Since the RBA began lifting its cash rate (and the Albanese government took office) in May 2022, the economy has added almost 1m jobs, extending a run that remains perplexingly positive.
Joblessness is up from 3.9% then to 4.2% in July, a rate still low by historical levels – a remarkable result, given soaring interest rates and a record share of the population (67.1%) in the labour market.
Eslake says that’s the story Chalmers should be trumpeting. The government is attempting to stop the economy stalling and people losing their jobs in droves. “Chalmers can say, ‘Hey, it’s working,’” he says, rather than saying the RBA was “smashing the economy” when it’s not smashed.
The rosy jobs cherry might yet turn sour.
One labour hire manager points to dwindling profits at Ashley Services and IT specialist PeopleIn as portents of a downturn.

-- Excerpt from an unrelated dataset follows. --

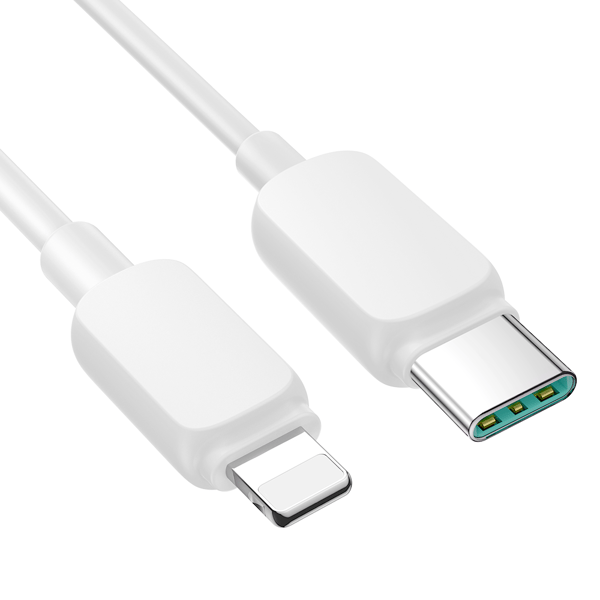 Kabel til iPhone USB-C - Lightning 20W 1,2m hvid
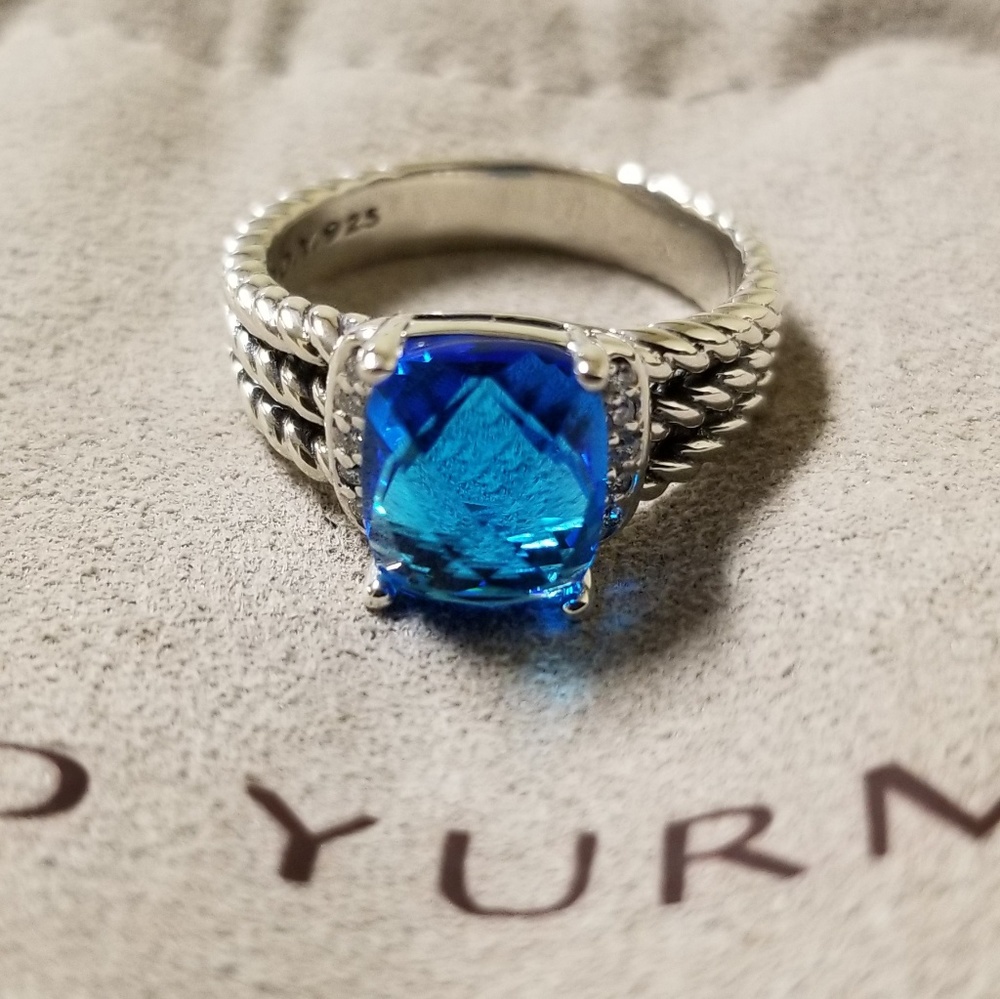 🚫SOLD🚫 David Yurman Blue Topaz Wheaton Ring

He also reckons corporate grief tends to be most acute a year after interest rates peak when relatively painless measures have been exhausted. Unless the RBA has another unpleasant rates whack to wield, we should be near that stress peak.
Job vacancies are turning lower, and were a quarter off their peak as of May, the ABS said. This data will be updated on 26 September, two days after the RBA’s next board meeting.
However, the economy boasted 353,000 job openings, some 55%, or 125,000, more than in February 2020 when the pandemic began ramping up.
Smaller firms are generally considered more at risk than larger ones. Judo Bank’s latest survey of small- and medium-sized enterprises, released on Friday, offered another cheery cherry.
Business confidence for August climbed to its highest level since January 2023 “as price pressures lessened”, the bank said. Business conditions were also above the 50.0 neutral mark for the first time in three months and rising at the fastest clip since April.
Manufacturing, too, is preparing “a major rise” in investment next year, the ABS said.
Signs of an upturn are vulnerable to shocks, such as China’s slowdown being much worse than official data suggest (as this recent visitor contends), or US elections trigger violent disputes. More weird weather, fuelled by global heating, is a given.
In the meanwhile, though, positive tidings abound – if you want to look for them.